DIRECTIONS
Exactly as written, copy the lines that run from the start of the data below to the line containing "scientific name: Aepyceros melampus", both ends included.
Top of STUDY MATERIAL
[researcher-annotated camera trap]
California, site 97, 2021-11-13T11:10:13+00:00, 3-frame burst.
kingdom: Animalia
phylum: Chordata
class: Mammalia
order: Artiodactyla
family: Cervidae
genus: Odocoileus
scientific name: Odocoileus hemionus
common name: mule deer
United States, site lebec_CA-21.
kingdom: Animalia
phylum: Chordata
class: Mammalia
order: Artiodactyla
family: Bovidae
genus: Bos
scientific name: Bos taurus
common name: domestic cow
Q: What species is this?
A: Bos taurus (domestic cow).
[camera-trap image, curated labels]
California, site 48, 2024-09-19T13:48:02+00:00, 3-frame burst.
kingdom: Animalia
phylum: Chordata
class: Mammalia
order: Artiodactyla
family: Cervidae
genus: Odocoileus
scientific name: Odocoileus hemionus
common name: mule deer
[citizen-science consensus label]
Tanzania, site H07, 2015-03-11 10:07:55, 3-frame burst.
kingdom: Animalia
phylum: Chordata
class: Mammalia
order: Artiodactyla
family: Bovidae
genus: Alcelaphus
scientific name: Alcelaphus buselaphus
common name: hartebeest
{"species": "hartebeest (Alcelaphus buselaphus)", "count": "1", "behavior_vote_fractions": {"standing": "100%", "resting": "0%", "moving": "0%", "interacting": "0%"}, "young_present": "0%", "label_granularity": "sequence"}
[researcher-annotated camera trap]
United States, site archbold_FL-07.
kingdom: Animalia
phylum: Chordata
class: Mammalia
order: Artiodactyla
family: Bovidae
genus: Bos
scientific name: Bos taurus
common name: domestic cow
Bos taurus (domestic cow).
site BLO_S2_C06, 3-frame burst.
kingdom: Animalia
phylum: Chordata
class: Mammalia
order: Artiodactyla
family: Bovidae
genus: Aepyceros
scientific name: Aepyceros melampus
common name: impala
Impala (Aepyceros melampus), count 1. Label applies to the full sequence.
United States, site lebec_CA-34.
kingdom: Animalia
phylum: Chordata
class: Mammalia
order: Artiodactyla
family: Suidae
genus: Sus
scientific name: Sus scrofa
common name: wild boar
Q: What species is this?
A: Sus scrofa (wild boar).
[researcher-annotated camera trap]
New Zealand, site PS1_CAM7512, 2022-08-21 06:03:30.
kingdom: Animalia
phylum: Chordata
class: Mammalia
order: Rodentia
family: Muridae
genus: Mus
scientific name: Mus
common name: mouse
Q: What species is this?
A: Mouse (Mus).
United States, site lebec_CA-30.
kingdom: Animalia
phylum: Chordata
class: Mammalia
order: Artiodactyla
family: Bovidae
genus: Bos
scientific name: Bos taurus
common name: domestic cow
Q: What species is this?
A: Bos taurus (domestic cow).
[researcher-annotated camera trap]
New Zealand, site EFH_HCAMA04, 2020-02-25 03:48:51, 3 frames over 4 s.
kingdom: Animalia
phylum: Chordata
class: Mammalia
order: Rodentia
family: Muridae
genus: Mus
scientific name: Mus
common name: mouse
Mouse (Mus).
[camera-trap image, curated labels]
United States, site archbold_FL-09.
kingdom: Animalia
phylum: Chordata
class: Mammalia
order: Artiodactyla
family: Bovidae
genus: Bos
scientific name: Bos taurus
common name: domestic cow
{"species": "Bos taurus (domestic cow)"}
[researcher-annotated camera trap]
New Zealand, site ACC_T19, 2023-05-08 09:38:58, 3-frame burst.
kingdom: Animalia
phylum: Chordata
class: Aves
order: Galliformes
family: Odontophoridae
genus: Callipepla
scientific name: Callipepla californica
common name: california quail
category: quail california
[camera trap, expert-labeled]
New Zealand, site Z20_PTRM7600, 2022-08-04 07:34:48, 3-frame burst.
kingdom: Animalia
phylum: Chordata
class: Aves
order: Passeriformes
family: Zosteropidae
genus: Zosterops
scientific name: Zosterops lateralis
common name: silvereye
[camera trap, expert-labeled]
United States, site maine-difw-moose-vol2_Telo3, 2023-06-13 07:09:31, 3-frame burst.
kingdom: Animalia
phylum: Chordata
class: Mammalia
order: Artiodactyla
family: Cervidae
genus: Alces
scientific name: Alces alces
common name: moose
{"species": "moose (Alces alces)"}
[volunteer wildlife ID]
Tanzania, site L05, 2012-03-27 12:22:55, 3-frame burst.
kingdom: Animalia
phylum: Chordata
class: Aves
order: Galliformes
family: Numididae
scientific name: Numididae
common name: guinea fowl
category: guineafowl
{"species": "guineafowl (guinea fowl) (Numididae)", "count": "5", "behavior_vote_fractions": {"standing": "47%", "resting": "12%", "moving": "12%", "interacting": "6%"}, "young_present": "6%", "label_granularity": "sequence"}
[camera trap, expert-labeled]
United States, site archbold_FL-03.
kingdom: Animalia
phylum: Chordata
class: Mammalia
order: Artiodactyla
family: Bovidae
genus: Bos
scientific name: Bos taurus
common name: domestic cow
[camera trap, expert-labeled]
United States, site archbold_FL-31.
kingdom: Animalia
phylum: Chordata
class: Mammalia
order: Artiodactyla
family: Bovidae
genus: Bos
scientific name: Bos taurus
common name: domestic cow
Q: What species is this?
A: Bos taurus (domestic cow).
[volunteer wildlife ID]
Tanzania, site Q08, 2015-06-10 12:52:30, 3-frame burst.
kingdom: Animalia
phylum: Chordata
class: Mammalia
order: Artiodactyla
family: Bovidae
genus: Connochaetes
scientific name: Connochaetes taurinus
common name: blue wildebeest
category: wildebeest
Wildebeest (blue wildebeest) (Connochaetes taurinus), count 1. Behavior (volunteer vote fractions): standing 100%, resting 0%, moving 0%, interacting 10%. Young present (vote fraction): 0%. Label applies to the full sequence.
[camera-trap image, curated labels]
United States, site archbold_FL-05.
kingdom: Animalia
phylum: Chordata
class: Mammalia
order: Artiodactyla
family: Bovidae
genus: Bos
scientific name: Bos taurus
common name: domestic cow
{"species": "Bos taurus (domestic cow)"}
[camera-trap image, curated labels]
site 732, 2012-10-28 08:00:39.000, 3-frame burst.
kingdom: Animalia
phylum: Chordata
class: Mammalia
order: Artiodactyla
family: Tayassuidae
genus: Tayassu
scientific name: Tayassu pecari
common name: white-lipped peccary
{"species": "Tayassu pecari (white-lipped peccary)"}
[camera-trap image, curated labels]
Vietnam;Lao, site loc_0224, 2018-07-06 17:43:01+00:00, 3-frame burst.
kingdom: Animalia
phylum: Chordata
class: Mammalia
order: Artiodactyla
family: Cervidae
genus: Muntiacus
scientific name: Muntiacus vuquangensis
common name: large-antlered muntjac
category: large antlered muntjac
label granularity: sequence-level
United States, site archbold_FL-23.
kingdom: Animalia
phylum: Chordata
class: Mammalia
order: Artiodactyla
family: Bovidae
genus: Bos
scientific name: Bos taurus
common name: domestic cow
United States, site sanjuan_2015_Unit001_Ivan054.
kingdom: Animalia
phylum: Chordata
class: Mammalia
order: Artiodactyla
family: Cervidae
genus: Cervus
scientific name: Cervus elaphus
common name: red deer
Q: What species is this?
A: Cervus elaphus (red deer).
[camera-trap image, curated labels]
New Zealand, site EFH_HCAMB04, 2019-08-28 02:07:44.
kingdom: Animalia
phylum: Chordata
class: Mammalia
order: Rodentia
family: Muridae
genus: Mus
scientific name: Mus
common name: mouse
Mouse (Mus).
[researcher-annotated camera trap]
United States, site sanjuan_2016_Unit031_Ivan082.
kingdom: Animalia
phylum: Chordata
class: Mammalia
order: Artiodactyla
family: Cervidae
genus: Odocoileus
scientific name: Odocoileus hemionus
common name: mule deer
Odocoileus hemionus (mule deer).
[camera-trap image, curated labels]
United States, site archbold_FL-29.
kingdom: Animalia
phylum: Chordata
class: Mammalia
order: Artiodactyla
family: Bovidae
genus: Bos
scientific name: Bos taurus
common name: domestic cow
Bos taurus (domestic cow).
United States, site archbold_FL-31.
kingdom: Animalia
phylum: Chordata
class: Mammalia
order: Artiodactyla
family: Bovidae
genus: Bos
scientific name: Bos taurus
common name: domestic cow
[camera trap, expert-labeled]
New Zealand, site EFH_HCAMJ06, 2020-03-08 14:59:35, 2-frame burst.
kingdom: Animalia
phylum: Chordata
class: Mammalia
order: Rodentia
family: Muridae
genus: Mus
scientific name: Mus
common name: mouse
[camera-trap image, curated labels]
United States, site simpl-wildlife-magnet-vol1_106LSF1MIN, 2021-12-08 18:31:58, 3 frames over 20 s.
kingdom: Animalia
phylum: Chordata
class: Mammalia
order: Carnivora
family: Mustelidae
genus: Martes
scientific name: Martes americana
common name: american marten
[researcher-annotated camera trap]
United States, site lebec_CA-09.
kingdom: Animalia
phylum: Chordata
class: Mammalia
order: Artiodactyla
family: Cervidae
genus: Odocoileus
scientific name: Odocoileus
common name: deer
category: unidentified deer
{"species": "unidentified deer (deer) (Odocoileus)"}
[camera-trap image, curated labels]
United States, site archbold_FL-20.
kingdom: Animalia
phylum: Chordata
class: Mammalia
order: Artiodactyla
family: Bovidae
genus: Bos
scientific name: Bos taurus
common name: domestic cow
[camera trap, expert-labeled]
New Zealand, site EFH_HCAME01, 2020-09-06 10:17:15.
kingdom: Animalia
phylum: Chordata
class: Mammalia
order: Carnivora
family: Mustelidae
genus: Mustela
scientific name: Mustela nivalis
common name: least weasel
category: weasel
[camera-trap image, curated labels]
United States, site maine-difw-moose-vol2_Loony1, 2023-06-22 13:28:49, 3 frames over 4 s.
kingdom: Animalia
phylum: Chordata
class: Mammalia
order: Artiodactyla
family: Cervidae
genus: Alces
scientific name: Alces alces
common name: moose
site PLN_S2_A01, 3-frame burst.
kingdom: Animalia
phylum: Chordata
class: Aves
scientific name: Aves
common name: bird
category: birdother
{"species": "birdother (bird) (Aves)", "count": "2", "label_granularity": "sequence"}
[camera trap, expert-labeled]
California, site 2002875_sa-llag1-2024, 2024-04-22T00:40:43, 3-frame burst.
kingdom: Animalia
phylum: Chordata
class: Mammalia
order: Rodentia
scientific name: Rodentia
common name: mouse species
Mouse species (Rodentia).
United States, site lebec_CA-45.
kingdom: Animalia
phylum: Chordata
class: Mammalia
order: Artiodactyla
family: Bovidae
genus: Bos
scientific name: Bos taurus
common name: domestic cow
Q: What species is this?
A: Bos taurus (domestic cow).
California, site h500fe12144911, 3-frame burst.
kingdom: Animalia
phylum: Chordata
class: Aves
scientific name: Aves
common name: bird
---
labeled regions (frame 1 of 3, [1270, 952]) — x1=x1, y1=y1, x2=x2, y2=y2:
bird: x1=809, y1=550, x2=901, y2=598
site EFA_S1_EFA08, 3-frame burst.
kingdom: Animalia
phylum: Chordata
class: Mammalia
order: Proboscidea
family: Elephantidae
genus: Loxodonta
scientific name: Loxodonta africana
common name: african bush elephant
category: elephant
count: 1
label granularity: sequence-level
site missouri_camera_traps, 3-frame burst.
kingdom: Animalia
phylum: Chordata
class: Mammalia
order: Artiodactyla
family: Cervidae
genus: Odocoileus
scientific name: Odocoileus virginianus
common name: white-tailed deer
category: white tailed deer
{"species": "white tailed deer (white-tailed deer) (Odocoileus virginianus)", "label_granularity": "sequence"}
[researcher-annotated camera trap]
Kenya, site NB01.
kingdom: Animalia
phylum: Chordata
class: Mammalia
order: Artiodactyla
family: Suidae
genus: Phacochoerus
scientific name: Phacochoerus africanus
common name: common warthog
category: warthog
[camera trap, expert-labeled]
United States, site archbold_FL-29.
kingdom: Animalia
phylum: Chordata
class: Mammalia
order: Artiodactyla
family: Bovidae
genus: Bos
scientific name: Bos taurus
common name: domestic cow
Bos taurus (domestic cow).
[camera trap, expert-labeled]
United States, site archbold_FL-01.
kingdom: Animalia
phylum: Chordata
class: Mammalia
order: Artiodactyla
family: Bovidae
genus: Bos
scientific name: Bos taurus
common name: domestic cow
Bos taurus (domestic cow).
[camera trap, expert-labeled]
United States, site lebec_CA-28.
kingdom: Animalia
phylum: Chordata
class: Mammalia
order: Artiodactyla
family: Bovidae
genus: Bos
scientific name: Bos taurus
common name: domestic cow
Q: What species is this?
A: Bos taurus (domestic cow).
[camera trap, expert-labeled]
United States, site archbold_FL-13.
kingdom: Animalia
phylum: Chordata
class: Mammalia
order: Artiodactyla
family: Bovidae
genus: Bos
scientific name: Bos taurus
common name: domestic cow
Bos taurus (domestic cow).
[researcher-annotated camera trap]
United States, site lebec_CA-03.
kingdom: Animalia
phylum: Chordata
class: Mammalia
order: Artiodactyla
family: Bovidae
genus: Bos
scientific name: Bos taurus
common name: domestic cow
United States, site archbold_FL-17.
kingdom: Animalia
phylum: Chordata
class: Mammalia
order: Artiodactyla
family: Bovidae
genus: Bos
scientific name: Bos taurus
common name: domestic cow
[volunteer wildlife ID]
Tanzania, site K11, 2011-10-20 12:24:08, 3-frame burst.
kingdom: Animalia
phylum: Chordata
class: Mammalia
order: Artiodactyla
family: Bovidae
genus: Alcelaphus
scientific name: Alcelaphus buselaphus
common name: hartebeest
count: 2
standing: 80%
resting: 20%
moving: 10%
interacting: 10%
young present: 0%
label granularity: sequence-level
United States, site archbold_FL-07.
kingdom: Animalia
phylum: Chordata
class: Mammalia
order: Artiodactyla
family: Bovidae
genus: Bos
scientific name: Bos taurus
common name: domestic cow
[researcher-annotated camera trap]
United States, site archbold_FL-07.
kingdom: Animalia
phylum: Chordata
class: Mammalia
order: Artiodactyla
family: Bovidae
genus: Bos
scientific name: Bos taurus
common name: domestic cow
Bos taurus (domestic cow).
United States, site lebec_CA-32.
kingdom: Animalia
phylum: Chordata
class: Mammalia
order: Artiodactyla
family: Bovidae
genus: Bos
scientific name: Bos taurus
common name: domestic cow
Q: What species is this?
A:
Bottom of STUDY MATERIAL
RESPONSE TO THIS TASK
[researcher-annotated camera trap]
California, site 97, 2021-11-13T11:10:13+00:00, 3-frame burst.
kingdom: Animalia
phylum: Chordata
class: Mammalia
order: Artiodactyla
family: Cervidae
genus: Odocoileus
scientific name: Odocoileus hemionus
common name: mule deer
United States, site lebec_CA-21.
kingdom: Animalia
phylum: Chordata
class: Mammalia
order: Artiodactyla
family: Bovidae
genus: Bos
scientific name: Bos taurus
common name: domestic cow
Q: What species is this?
A: Bos taurus (domestic cow).
[camera-trap image, curated labels]
California, site 48, 2024-09-19T13:48:02+00:00, 3-frame burst.
kingdom: Animalia
phylum: Chordata
class: Mammalia
order: Artiodactyla
family: Cervidae
genus: Odocoileus
scientific name: Odocoileus hemionus
common name: mule deer
[citizen-science consensus label]
Tanzania, site H07, 2015-03-11 10:07:55, 3-frame burst.
kingdom: Animalia
phylum: Chordata
class: Mammalia
order: Artiodactyla
family: Bovidae
genus: Alcelaphus
scientific name: Alcelaphus buselaphus
common name: hartebeest
{"species": "hartebeest (Alcelaphus buselaphus)", "count": "1", "behavior_vote_fractions": {"standing": "100%", "resting": "0%", "moving": "0%", "interacting": "0%"}, "young_present": "0%", "label_granularity": "sequence"}
[researcher-annotated camera trap]
United States, site archbold_FL-07.
kingdom: Animalia
phylum: Chordata
class: Mammalia
order: Artiodactyla
family: Bovidae
genus: Bos
scientific name: Bos taurus
common name: domestic cow
Bos taurus (domestic cow).
site BLO_S2_C06, 3-frame burst.
kingdom: Animalia
phylum: Chordata
class: Mammalia
order: Artiodactyla
family: Bovidae
genus: Aepyceros
scientific name: Aepyceros melampus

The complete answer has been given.